**TEXTO APRESENTADO:**

Ao fim da tarde, regressando de um copo de café na cafetaria dos doentes, reencontro com CMS, um camarada do primeiro internamento do Artista. É de Barcouço. S. trouxe-me Debaixo do Vulcão, do defuntalcoólico Malcolm Lowry (1909-1957). Lembrar, a propósito do grande escritor, o poema que lhe dedicou o também grande e enorme e imenso e gigante – e nosso – Carlos de Oliveira; ver Trabalho Poético. E uma revelação: um dos dois doidinhos altercadores referidos na nota das 11h01 de hoje era eu. Ou ele: o Artistonitólogo.

Mesma noite, 21h23

Não tanto as coisas que fiz nem as que pretendo fazer – contam agora, mormente, as que faço. Por exemplo, neste preciso instante, sim, isto, escrever. Depois, tomar chá e ingerir bolachas – mas no momento dele e delas: chá-momento, momento-bolachas. Depois-então-já: tostar na cama de sono o corpo. Dentro do son(h)o, resistir às imagens más, propiciar a floresta preta de dormir sem papões nem desamores nem raivas (ab)surdas. Fazer (por) isso, mas já. Parece-me um bom presente, até no sentido de oferenda.

**PROPOSTA DE TRABALHO A:** Indica todas as bebidas e alimentos mencionados no texto apresentado.
**PROPOSTA DE TRABALHO B:** Transcreve do texto apresentado o trecho que começa em "Não tanto as" e termina em "sentido de oferenda.".

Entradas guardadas
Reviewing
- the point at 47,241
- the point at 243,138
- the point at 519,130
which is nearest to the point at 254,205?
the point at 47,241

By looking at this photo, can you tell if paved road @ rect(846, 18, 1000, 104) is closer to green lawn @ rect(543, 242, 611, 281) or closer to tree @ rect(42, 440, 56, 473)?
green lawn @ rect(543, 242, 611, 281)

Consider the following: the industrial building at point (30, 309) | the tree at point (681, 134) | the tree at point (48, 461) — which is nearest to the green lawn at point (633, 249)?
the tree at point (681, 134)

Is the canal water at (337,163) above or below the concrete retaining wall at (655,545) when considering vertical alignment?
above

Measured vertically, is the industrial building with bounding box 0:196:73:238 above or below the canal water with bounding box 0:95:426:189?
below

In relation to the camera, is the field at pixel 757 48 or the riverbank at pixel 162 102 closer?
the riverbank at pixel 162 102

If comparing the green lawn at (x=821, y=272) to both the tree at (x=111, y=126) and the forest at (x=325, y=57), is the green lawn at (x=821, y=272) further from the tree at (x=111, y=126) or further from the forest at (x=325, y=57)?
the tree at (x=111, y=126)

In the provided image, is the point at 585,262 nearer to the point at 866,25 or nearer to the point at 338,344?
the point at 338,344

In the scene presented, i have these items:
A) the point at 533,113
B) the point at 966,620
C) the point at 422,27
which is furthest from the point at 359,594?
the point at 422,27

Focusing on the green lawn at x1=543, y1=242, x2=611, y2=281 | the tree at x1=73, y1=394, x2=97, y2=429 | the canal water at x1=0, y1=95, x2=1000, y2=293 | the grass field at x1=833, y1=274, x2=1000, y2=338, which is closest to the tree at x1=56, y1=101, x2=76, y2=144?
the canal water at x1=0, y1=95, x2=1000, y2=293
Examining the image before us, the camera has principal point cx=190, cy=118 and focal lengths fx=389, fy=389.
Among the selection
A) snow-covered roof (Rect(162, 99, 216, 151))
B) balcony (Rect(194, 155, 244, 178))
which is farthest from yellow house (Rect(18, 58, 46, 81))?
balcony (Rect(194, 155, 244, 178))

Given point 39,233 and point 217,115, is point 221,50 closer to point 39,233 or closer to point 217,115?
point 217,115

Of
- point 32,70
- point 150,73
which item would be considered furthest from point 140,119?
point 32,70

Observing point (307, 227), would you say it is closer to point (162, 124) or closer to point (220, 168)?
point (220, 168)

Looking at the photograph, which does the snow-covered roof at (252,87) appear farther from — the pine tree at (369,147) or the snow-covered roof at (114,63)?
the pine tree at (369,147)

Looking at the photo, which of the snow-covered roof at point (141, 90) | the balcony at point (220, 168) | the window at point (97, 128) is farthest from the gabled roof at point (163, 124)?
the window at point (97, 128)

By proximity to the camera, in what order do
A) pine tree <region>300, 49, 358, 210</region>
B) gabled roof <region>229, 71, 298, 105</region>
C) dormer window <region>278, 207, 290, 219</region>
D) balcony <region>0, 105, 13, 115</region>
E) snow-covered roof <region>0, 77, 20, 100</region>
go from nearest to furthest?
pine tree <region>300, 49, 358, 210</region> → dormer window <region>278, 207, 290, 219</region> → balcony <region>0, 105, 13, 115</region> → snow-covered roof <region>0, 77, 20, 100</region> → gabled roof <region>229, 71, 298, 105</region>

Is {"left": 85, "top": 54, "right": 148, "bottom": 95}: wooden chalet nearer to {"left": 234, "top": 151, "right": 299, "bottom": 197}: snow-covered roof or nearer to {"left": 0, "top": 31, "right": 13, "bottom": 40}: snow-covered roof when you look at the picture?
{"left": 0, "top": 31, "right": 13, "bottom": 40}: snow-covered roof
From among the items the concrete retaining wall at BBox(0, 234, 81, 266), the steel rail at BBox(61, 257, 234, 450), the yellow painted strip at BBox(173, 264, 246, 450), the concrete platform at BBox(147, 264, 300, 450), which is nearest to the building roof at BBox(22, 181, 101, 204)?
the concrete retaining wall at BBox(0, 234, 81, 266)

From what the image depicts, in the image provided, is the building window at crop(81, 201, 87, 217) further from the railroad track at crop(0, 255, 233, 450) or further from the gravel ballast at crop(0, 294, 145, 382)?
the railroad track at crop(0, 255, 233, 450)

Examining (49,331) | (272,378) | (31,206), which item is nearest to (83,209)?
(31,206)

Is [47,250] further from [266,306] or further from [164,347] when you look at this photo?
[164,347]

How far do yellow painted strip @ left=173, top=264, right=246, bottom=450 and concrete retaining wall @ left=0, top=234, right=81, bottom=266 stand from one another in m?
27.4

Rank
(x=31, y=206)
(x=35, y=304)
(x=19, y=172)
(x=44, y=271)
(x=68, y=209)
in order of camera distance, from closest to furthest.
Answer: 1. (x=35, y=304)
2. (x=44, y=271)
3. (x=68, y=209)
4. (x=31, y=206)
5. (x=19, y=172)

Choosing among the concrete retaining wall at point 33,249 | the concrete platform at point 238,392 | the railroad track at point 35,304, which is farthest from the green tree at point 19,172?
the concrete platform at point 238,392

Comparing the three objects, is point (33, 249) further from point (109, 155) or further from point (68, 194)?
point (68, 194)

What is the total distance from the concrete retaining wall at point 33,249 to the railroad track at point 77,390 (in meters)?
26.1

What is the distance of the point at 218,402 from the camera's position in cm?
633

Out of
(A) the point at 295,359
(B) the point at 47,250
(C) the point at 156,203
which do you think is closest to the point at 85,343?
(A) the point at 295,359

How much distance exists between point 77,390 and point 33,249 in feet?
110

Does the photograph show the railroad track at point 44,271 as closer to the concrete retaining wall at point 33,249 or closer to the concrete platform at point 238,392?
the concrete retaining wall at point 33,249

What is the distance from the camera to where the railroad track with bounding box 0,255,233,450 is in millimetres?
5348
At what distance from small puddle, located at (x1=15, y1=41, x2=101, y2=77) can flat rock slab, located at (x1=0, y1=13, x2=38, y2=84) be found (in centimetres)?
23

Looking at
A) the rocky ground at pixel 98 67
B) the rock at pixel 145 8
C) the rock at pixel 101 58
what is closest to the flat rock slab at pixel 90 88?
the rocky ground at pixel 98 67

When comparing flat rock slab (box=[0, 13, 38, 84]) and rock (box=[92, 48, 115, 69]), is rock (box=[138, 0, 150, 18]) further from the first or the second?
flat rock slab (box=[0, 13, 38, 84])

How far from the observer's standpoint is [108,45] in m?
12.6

**ESPAÇO DE RESPOSTA A:** café, chá, bolachas

**ESPAÇO DE RESPOSTA B:**
Não tanto as coisas que fiz nem as que pretendo fazer – contam agora, mormente, as que faço. Por exemplo, neste preciso instante, sim, isto, escrever. Depois, tomar chá e ingerir bolachas – mas no momento dele e delas: chá-momento, momento-bolachas. Depois-então-já: tostar na cama de sono o corpo. Dentro do son(h)o, resistir às imagens más, propiciar a floresta preta de dormir sem papões nem desamores nem raivas (ab)surdas. Fazer (por) isso, mas já. Parece-me um bom presente, até no sentido de oferenda.